Genome Biology 2011, 12:R38  doi:10.1186/gb-2011-12-4-r38

Published: 13 April 2011

Abstract

Background

As in eukaryotes, precursor transfer RNAs in Archaea often contain introns that are removed in tRNA maturation. Two unrelated archaeal species display unique pre-tRNA processing complexity in the form of split tRNA genes, in which two to three segments of tRNAs are transcribed from different loci, then trans-spliced to form a mature tRNA. Another rare type of pre-tRNA, found only in eukaryotic algae, is permuted, where the 3' half is encoded upstream of the 5' half, and must be processed to be functional.

Results

Using an improved version of the gene-finding program tRNAscan-SE, comparative analyses and experimental verifications, we have now identified four novel trans-spliced tRNA genes, each in a different species of the Desulfurococcales branch of the Archaea: tRNAAsp(GUC) in Aeropyrum pernix and Thermosphaera aggregans, and tRNALys(CUU) in Staphylothermus hellenicus and Staphylothermus marinus. Each of these includes features surprisingly similar to previously studied split tRNAs, yet comparative genomic context analysis and phylogenetic distribution suggest several independent, relatively recent splitting events. Additionally, we identified the first examples of permuted tRNA genes in Archaea: tRNAiMet(CAU) and tRNATyr(GUA) in Thermofilum pendens, which appear to be permuted in the same arrangement seen previously in red alga.

## [Information given]

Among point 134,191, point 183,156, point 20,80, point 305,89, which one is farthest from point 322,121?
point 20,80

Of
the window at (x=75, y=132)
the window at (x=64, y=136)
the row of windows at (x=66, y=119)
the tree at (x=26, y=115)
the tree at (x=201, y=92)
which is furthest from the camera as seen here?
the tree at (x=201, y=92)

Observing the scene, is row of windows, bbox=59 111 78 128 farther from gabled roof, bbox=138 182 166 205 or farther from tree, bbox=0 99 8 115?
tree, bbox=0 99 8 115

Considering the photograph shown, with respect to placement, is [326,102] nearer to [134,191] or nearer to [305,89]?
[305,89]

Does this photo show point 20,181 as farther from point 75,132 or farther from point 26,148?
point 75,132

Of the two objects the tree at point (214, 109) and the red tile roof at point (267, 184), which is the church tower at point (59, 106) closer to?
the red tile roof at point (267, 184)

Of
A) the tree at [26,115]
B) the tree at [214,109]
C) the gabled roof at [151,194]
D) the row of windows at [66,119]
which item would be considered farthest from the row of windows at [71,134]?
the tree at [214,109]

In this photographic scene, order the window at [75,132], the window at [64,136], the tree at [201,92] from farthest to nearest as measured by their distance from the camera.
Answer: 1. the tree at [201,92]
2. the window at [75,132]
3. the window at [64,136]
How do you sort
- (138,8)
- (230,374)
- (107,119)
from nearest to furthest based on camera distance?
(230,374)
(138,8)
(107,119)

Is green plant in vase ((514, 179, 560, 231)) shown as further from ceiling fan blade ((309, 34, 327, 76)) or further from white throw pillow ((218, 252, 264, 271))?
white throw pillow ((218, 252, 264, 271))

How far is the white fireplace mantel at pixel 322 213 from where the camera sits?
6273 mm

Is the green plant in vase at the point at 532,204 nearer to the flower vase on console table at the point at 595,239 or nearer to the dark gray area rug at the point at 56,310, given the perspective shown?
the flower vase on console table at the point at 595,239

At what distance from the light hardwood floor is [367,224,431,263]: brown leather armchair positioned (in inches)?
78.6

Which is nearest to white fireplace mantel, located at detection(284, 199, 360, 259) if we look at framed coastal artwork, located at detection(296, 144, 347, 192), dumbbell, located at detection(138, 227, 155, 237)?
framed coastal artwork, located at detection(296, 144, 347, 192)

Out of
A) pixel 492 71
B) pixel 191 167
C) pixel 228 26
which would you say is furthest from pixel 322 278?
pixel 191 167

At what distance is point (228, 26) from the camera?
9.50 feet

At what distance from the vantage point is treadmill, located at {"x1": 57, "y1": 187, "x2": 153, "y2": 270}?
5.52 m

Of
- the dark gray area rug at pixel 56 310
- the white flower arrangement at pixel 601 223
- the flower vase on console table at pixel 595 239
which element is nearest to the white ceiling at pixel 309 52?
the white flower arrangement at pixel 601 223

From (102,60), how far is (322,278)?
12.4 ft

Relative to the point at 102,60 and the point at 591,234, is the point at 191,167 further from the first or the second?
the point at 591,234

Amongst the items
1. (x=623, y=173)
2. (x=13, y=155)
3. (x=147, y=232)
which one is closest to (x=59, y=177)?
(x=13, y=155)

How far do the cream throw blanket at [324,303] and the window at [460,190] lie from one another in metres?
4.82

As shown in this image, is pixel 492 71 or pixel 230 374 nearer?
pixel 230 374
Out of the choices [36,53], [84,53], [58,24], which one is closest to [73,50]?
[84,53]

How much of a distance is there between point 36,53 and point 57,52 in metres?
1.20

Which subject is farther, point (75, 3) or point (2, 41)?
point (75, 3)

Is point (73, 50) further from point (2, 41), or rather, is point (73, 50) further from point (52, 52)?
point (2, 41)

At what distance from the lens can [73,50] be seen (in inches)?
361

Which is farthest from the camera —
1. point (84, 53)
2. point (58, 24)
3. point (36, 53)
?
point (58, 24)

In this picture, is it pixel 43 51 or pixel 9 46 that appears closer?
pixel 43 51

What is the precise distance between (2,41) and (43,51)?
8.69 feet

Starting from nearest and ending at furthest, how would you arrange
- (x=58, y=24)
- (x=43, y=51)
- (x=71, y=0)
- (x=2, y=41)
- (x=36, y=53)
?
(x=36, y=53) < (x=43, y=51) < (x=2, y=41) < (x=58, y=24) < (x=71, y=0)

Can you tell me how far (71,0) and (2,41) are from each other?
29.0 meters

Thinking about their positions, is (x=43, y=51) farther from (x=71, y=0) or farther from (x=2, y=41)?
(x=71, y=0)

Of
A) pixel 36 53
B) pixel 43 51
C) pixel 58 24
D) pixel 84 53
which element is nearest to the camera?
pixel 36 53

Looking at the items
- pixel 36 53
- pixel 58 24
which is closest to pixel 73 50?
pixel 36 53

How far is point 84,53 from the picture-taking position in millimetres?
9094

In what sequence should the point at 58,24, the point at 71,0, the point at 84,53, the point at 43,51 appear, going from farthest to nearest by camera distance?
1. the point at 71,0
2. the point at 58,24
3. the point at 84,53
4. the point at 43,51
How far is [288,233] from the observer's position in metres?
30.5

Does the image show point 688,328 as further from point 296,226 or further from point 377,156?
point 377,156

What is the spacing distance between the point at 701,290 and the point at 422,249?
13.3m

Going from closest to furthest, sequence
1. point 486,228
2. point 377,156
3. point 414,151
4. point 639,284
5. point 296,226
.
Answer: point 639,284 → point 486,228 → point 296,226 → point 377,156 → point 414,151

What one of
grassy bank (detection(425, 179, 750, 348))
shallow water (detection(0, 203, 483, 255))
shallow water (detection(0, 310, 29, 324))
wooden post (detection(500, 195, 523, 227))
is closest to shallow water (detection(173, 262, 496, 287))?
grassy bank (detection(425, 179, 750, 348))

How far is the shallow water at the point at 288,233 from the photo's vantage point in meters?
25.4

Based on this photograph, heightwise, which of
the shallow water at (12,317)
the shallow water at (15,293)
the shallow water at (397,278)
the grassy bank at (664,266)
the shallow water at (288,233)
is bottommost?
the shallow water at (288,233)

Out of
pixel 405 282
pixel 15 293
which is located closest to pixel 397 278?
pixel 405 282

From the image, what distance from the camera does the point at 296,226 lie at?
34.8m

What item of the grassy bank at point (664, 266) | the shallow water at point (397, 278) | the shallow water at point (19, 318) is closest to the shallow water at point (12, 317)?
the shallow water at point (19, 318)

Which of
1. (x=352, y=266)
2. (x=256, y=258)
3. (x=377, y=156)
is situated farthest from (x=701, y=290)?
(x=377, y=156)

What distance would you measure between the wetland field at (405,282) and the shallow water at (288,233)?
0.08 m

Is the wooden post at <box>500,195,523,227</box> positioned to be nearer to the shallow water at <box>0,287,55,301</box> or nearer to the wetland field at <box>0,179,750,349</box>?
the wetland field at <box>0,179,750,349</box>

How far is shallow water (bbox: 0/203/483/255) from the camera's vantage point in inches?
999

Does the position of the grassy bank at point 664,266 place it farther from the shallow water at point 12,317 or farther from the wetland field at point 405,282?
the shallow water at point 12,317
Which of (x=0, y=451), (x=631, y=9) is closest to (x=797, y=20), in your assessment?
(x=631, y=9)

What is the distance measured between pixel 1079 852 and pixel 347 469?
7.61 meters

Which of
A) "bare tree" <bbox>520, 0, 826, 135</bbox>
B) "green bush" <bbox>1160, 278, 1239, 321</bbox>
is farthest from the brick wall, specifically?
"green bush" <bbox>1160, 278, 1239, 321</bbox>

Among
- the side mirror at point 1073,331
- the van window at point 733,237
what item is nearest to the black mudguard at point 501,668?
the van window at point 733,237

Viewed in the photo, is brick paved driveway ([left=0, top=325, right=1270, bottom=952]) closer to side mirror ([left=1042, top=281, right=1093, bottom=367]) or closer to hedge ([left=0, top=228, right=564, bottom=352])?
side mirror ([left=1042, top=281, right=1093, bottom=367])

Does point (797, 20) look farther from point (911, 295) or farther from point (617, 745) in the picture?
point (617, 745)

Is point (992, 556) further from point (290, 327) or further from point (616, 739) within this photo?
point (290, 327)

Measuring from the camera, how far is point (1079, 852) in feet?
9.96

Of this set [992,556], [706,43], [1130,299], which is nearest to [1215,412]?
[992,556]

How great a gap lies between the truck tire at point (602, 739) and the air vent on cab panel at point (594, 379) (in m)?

## [Work task 1]
Translate this sentence from the abstract on archaeal tRNA genes into Spanish: "As in eukaryotes, precursor transfer RNAs in Archaea often contain introns that are removed in tRNA maturation."
## [Work task 2]
Carry on the abstract about split and permuted tRNA genes in Archaea from the point where it stops.
The records are not used for any of this work.

## [Answer box 1]
Al igual que en los eucariotas, los ARN de transferencia precursores de las arqueas suelen contener intrones que se eliminan durante la maduración del ARNt.

## [Answer box 2]
Conclusions

Our findings illustrate that split tRNAs are sporadically spread across a major branch of the Archaea, and that permuted tRNAs are a new shared characteristic between archaeal and eukaryotic species. The split tRNA discoveries also provide new clues to their evolutionary history, supporting hypotheses for recent acquisition via viral or other mobile elements.